History
- Name: Unknown
- Owner: Various
- Launched: 1797
- Fate: Sold 1799

Great Britain
- Name: Perseverance
- Owner: Various
- Acquired: 1799
- Fate: Wrecked July 1803

General characteristics
- Tons burthen: 323, or 340 (bm)
- Propulsion: Sails
- Sail plan: Full-rigged ship

= Perseverance (1799 ship) =

Perseverance was built in 1797 at Stettin or Sweden and came into British hands in 1799. She made one voyage under charter to the British East India Company (EIC), and was lost in July 1803.

==Career==
Perseverance was built either in Stettin, then part of Prussia, or Sweden. One source states the firm of Prinsep and Saunders purchased her, but she first appears in Lloyd's Register with Ord, master, and Herbert, owner. Her trade is London—Demerara.

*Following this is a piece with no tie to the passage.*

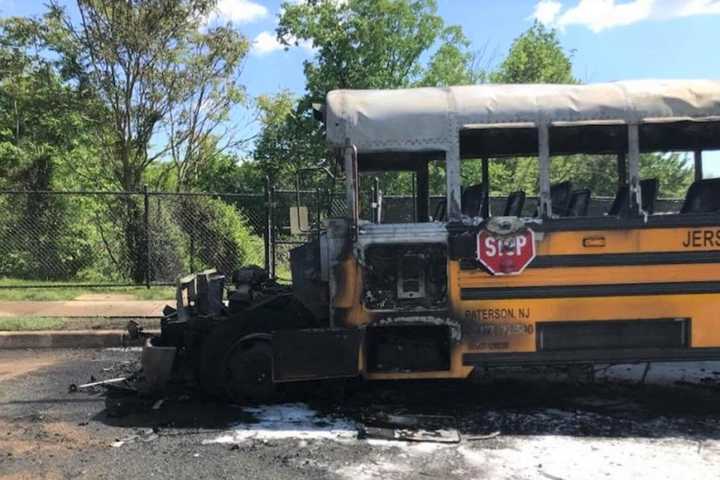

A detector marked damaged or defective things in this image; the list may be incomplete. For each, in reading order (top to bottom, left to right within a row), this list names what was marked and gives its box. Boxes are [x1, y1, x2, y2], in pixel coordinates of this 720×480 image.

charred engine compartment [362, 244, 448, 312]
burned school bus [142, 81, 720, 402]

Lloyd's Register for 1801 gives her master as Dorwick, her owner as Woods & Co., and her trade as London—Bengal. Perseverance sailed from Portsmouth on 9 January 1801. Messrs. Princip and Saunders had tendered Perseverance, Nathaniel Downick, master, to the EIC to bring back rice from Bengal. She was one of 28 vessels that sailed between December 1800 and February 1801 on that mission.

She arrived at Calcutta on 24 May. Homeward bound, she reached St Helena on 31 December, and arrived at the Downs on 21 February 1802.

On her return Captain Dorwick, or Downick, purchased her, though the Register of Shipping shows her owner as Dixon & Co. Under Captain J. Goodwin she then sailed to Honduras. In 1803 she was under the command of Stevenson, with Dorwick, owner, and trade London—Memel.

==Fate==
Lloyd's List reported on 19 July 1803 that Perseverance had been wrecked on the Memel Bar in the Baltic Sea during voyage from Memel to London.